Sub-rule 2 provides a time period within which the other party shall be given notice where the court thinks that the circumstance does not warrant interim relief ex parte.
 In the instant applicant, the respondents have been duly served with the notice of application for an interdict as well as with the certificate of urgency. They are therefore aware of the existence of this application. They have however proceeded to develop the plot in question, probably they did so because the court has not yet made any ruling on the instant interlocutory application.

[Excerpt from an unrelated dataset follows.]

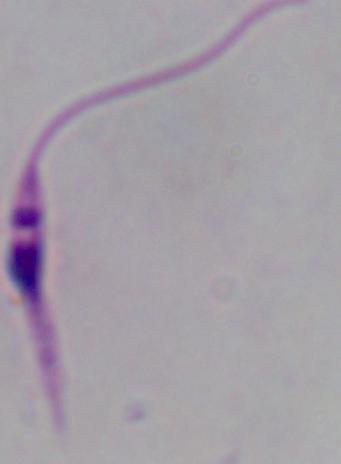
{
  "magnification": "1000x",
  "modality": "micrograph",
  "identification": "Leishmania"
}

 It is noted however that, even though the respondents have filed a notice of intention to oppose, this step has not been provided for in the Land Court Rules. They should instead, have invoked the provisions of Rule 28 where appropriate. In fact and to be precise, both parties have at various stages of their pleadings invoked the High Court Rules instead of invoking the relevant provisions of the Land Court. As a result, the respondents have also not used the proper format in opposing this interlocutory application. Refer to Rule 28 (1), (d) and (2) as well as to the provisions of Rule 30 (2)

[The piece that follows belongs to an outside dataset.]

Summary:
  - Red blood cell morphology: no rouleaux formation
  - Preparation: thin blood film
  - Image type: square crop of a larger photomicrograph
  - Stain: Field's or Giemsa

 As has been indicated above, the respondents have been duly served with the notice of application for an interdict and the certificate of urgency in which the reasons justifying the filing of same have been spelt out. The respondents have not complied with the provisions of Rule 28 (2) in responding to this application. For instance, they have not complied with the requirements of the provisions of Rule 13 dealing with annexures etc.
 Be that as it may, the burning issue here is the fact that the respondents are continuing with the works on the plot in question and subject matter herein much to the alleged prejudice of the applicant. It is therefore only fair and just that the respondents be stopped temporarily from proceeding with the construction works thereat; in particular because the respondents have been served with the notice of application in the instant matter. Further on, the applicant has also established all the requirements of an interdict of a temporary nature.
 The fact that the respondents are allegedly continuing with the construction works over this said plot justifies the reason why the applicant’s application should be granted. The reasons stated by the applicant and the surrounding circumstances of this case demand that the interim relief be and is hereby granted as prayed.
 The respondents are accordingly ordered, interdicted, and restrained forthwith from continuing with the construction works and or any other works on that plot number 23123-275 otherwise also known as plot No. 23123-475 situate at Ha ‘Mathata – Maputsoe in the district of Leribe.
 Costs of this application are granted to the applicant; such shall be calculated as is provided for under the provisions of Rule 100 of the Land Court Rules (supra).